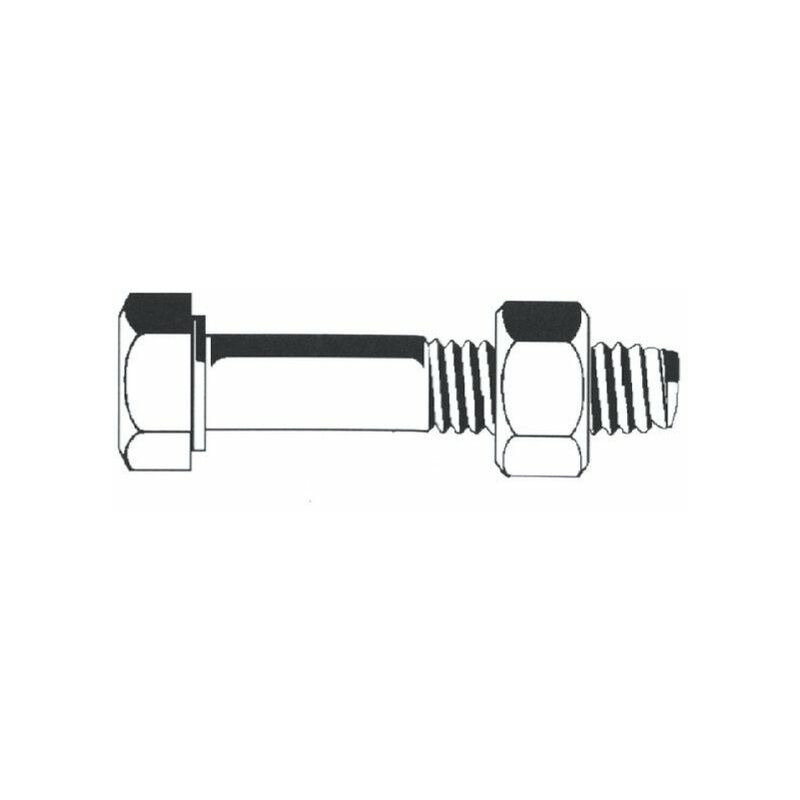 

Fontana - Tornillo C/hexag Din931 8.8 Zn M12x140
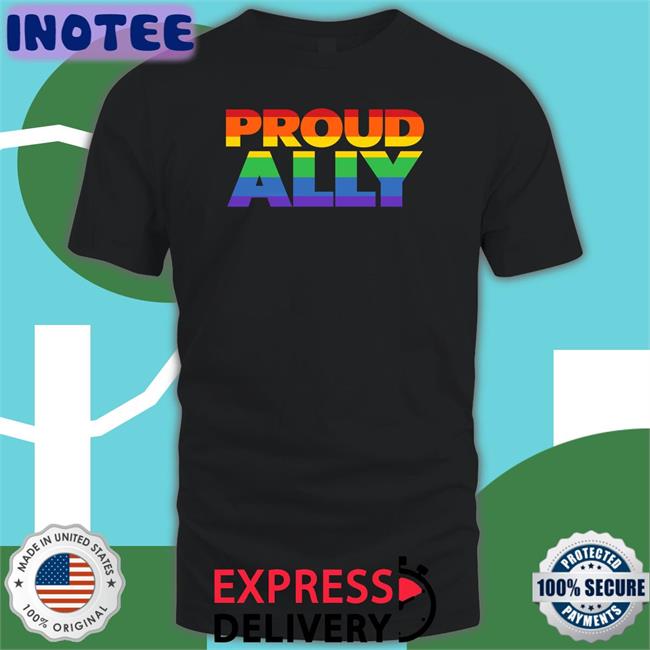 Whereismuna Store Proud Ally Shirt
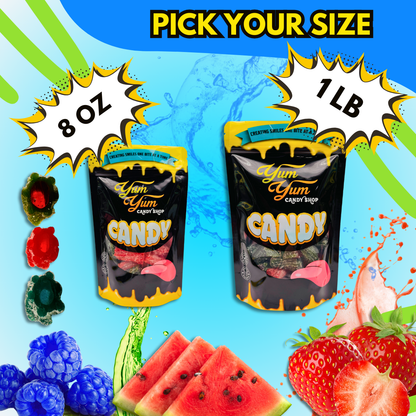 Fruit Filled Sour Licorice Twists – Watermelon, Strawberry &amp; Blue Raspberry | Yum Yum Candy Shop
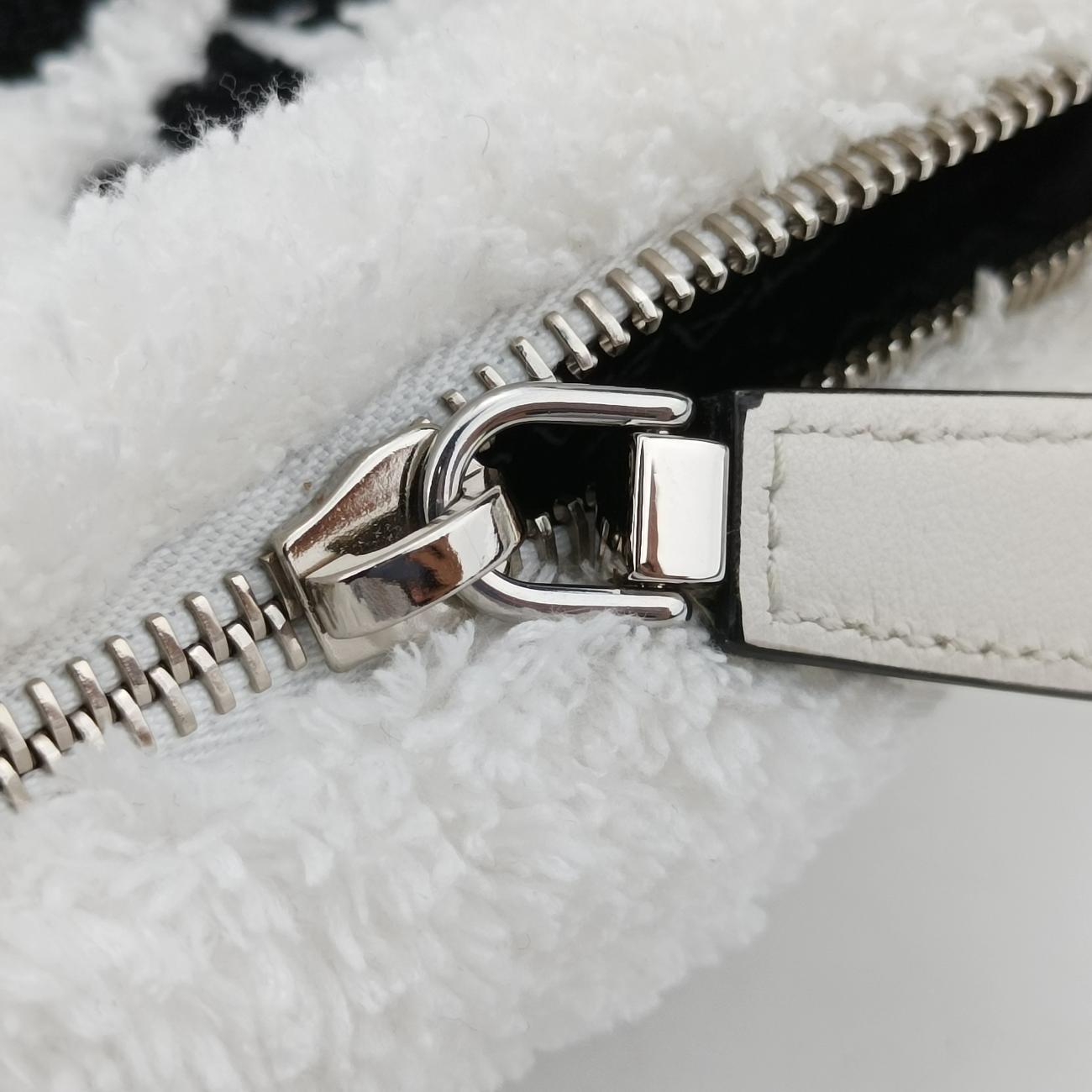 Triangle Terrywhite×blackpile1BH19031/A3テリー トライアングルホワイト×ブラックパイル1BH19031/A3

_WORK REQUEST_
Quote the data exactly, leaving every image out of the copy.

_WRITTEN SOLUTION_
Fontana - Tornillo C/hexag Din931 8.8 Zn M12x140
 Whereismuna Store Proud Ally Shirt
 Fruit Filled Sour Licorice Twists – Watermelon, Strawberry &amp; Blue Raspberry | Yum Yum Candy Shop
 Triangle Terrywhite×blackpile1BH19031/A3テリー トライアングルホワイト×ブラックパイル1BH19031/A3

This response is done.